We measure the activity of our faith communities by the three requirements mentioned in this passage. These three requirements are the following:
Our congregations do a good job of reminding us to be faithful.
Our congregations do a good job of showing mercy by providing services or charity to individuals or families who need help.
But our congregations do not “do justice” very well. Biblically, justice means holding the king and pharaoh accountable for the fair treatment of all people, especially the poor, widow, and orphan. In our time, that means holding city council or the school superintendent accountable for enacting policies that will benefit all residents and will eradicate segregation.
In the Bible, Nehemiah is our example of how to do justice in the community. Like the pandemic, there was a natural disaster—a famine—in Israel, which gave nobles and officials an opportunity to take the people’s fields, possess their vineyards, and enslave their children. In chapter 5, verses 2-5, Nehemiah tells us,
They were saying, “We have such large families. We need more food to survive. “Others said, “We have mortgaged our fields, vineyards, and homes to get food during the famine.” And other said, “We have had to borrow money on our fields and vineyards to pay our taxes. We belong to the same family as those who are wealthy, and our children are just like theirs. Yet we must sell our children into slavery just to get enough money to live. We have already sold some of our daughters, and we are helpless to do anything about it, for our fields and vineyards [now belong to] others.”

— Supplied material —
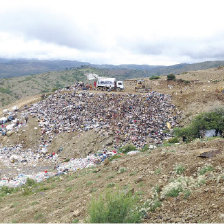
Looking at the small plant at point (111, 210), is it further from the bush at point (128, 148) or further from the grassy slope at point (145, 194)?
the bush at point (128, 148)

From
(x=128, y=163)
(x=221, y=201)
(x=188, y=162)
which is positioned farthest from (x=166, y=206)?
(x=128, y=163)

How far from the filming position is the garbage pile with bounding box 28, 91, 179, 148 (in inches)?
636

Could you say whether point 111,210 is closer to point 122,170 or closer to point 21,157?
point 122,170

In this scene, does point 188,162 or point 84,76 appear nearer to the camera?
point 188,162

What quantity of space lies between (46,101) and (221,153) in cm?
1897

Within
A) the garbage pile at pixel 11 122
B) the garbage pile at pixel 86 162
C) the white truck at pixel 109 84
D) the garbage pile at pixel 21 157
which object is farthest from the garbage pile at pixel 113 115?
the white truck at pixel 109 84

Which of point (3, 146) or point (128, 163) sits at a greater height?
point (128, 163)

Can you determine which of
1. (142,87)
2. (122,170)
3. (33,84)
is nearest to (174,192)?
(122,170)

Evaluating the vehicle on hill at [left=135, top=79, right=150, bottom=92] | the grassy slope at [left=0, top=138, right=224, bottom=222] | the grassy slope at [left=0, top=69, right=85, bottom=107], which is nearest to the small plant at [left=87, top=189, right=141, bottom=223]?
the grassy slope at [left=0, top=138, right=224, bottom=222]

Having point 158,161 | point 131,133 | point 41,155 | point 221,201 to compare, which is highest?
point 221,201

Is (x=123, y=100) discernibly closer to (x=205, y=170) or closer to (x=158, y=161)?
(x=158, y=161)

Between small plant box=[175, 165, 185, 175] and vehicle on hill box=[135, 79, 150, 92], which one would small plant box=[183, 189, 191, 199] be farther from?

— Tasks to complete —
(1) From the piece on faith communities and justice, list every party it says should be held accountable.
(2) Carry on the piece on faith communities and justice from its last sentence.

— Answers —
(1)
- the king
- pharaoh
- city council
- the school superintendent

(2)
Nehemiah got “very angry” as he listened to their stories. So, he called a “great assembly” in Jerusalem. The entire city came out to confront the nobles and officials to stop their unjust and sinful lending practices. Faced with the power of a great assembly of organized people, the nobles and officials agreed to stop their unjust practices and return to the people everything they had taken.
Individually, we don’t have the power to hold political leaders accountable for justice. So, we build people power by joining together with other faith communities across the Tallahassee area through a community-wide ministry called the Capital Area Justice Ministry. We follow Nehemiah’s example by bringing together thousands of people at least once a year in a “great assembly” called the Nehemiah Action. There, we show our people power to pressure officials to solve serious community problems.